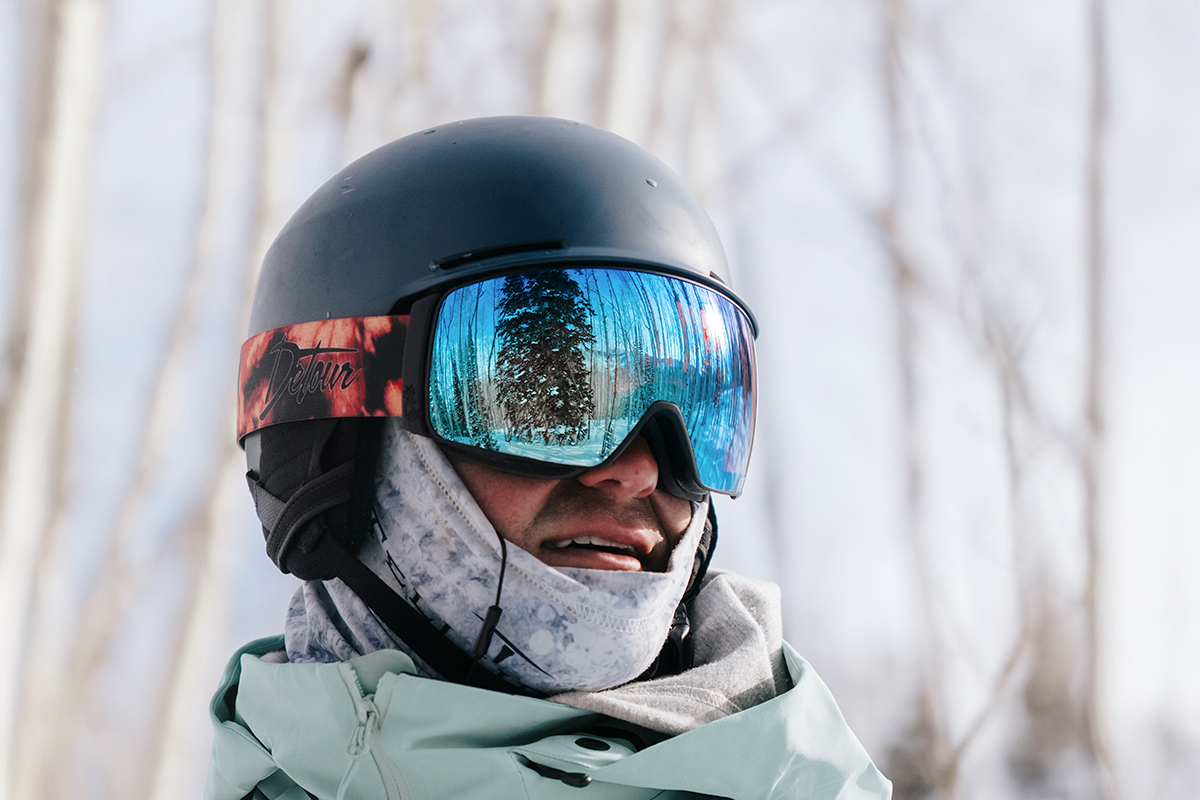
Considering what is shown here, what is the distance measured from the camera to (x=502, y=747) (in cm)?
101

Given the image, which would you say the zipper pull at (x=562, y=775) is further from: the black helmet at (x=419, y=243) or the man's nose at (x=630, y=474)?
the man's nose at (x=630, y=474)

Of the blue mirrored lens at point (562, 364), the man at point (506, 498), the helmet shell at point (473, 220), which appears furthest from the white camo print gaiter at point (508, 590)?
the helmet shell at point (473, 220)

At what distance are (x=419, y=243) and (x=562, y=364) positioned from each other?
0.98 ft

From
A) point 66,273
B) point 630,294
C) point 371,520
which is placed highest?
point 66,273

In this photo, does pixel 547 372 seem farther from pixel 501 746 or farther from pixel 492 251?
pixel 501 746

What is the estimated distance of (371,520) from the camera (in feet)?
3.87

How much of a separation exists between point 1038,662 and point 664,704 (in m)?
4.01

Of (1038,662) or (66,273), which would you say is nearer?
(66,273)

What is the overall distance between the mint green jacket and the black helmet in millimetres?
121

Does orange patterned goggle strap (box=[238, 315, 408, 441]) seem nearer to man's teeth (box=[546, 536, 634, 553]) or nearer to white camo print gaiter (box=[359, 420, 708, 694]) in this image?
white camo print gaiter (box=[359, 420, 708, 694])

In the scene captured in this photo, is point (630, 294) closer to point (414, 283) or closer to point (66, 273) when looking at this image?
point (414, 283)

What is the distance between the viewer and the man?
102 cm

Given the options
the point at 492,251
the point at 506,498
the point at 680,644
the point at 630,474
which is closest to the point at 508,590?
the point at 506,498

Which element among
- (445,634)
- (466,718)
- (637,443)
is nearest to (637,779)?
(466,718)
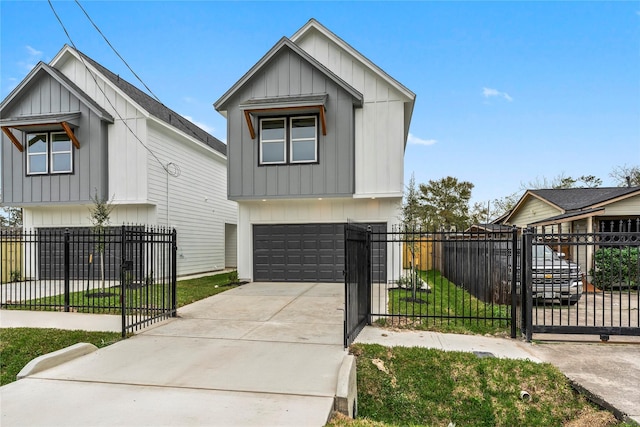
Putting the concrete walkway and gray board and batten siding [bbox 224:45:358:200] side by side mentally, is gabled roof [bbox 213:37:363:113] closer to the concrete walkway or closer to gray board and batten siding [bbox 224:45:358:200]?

REQUIRED WORK | Write out again, exactly, each line from the one containing "Of (1038,662) or" through the last line of the entries, and omit every picture.

RESPONSE TO THE TASK |
Of (1038,662) or (66,273), which would you say is nearer?
(66,273)

What is the overall distance between the mint green jacket and the black helmet in millimetres?
121

Does orange patterned goggle strap (box=[238, 315, 408, 441]) seem nearer to man's teeth (box=[546, 536, 634, 553]) or nearer to white camo print gaiter (box=[359, 420, 708, 694]) in this image?
white camo print gaiter (box=[359, 420, 708, 694])

In the scene captured in this photo, is point (630, 294) closer to point (414, 283) or closer to point (66, 273) when looking at this image?
point (414, 283)

What is the distance between the viewer and the man?
102 cm

Given the options
the point at 492,251
the point at 506,498
the point at 680,644
the point at 630,474
which is closest to the point at 508,590?
the point at 506,498

Which element among
- (445,634)
- (466,718)
- (637,443)
is nearest to (637,779)?
(466,718)
Putting the concrete walkway and gray board and batten siding [bbox 224:45:358:200] side by side mentally, is gabled roof [bbox 213:37:363:113] closer to the concrete walkway or closer to gray board and batten siding [bbox 224:45:358:200]?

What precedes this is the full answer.